Et dire que demain, PEUT-ÊTRE , à cette même heure, nous dormirons paisiblement au calme sur une eau plate, amarrés à une bouée!!! Il faut y croire!!! Au calme….. Les mouvements fatiguent, certes, mais la gamme de bruits insolites, constants, et, parfois, violents selon la force du vent tuent les oreilles!
Il y a la sempiternelle mousse de la lessiveuse qui fait un crescendo lorsque l’eau passe sous les coques, c’est le refrain, cela veut dire que l’on avance!
Il y a aussi tous les craquements de la structure de la menuiserie intérieure comme une sorte d’écho, cela se répond d’un côté à un autre dans le carré. C’est Viramundo qui se tortille!
De temps en temps, un bruit de vaisselle ou de services de cuisine rythment les grincements. La bôme qui porte la grand voile se plaint régulièrement en couinant quand la vitesse de Viramundo baisse légèrement, puis se calme quand elle est bien pressée par le vent. Tout cela, c’est quand c’est « normal », ce n’est jamais silencieux bien qu’aucune présence humaine ou animalière ne vienne interférer. Déjà à ce niveau sonore, cela fait du bien de mettre des écouteurs et de se laisser emporter par une musique douce!
Et, hier soir, les décibels sont montés d’un cran…au moins! Outre que les bruits normaux soient intensifiés par la force augmentée du vent, l’océan dans tous ses états a aussi intensifié sa production de mousse et s’est soulevé à un point que chacune de ses lames..ou presque… venait gifler violemment autant l’extérieur que l’intérieur de chacune des coques. Des pétards explosaient soudainement à nous faire sursauter.

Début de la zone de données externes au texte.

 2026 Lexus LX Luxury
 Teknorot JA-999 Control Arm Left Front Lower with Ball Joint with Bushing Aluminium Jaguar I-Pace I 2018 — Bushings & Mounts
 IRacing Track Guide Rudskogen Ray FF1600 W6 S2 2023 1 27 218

A chaque fois, Viramundo ébranlé vibrait, le plancher du carré donnait l’impression de se soulever dans un fracas épouvantable…. On aurait dit un champ de bataille. Impossible de fermer l’œil!

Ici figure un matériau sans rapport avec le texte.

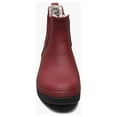 thumbnail image 3 of BOGS Women's Amanda Chelsea II Waterproof Slip On Rain Boots Cranberry - 72703-608, 3 of 4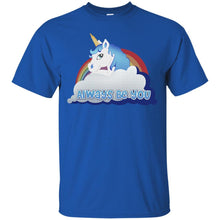 Load image into Gallery viewer, Central Intelligence - Unicorn T-Shirt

A chaque pétarade, à chaque tremblement, j’étais aux aguets!
Pendant que le vent qui sifflait sa puissance dans le mât, Viramundo, lui, laissait entendre ses plaintes, mais il a poursuivi bravement sa route dans le terrain tourmenté!
C’est pourquoi, pendant ces derniers instants des quarts de nuit BoraBora- Tonga, je me réjouis d’entendre le bruit d’une voiture, d’écouter parler le tongan ou d’être réveillée par le cri des coqs de l’île au petit jour…s’il y en a!